GPU accelarate that can not be used with ray and tune in training PPO

I set the ray:

ray.init(num_gpus=1)
results = tune.Tuner(
args.run,
param_space=config,
run_config=air.RunConfig(
stop=stop,
verbose=2,
checkpoint_config=air.CheckpointConfig(checkpoint_at_end=True),
),
).fit()

but the result shows that i can not use the GPU, why:
Logical resource usage: 36.0/104 CPUs, 0/1 GPUs (0.0/1.0 accelerator_type:RTX)

Hi @Keik1999, it is hard to give an opinion without having a reproducable example. Could you provide one?

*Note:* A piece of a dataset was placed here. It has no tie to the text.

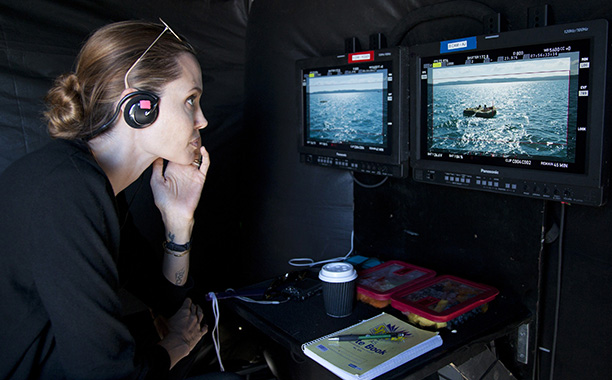 Angelina Jolie on set in Australia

thanks for your kind help. i figure out this problem today with my colleagues in the research group. I found that ray allocates the entire gpu to one cpu by default if we use the code:
.resources(num_gpus=1)

but if i use tune to run different parameters, this code will be useless and ray will run in parallel on multiple CPUs.

so i need to use:
.resources(num_gpus_per_worker=0.05)

then everything will be ok!

Logical resource usage: 32.0/256 CPUs, 0.8000000000000002/1 GPUs

by the way i use ray==2.8

1 Like

Great that you found the solution yourself. Note,num_gpus_per_worker is usually only needed if inference is expensive or your env can use GPUs. Most effective is usually the num_gpus_per_learner_worker if _enable_new_api_stack=True. If the latter is False num_gpus defines the number of GPUs for the local worker where usually training happens.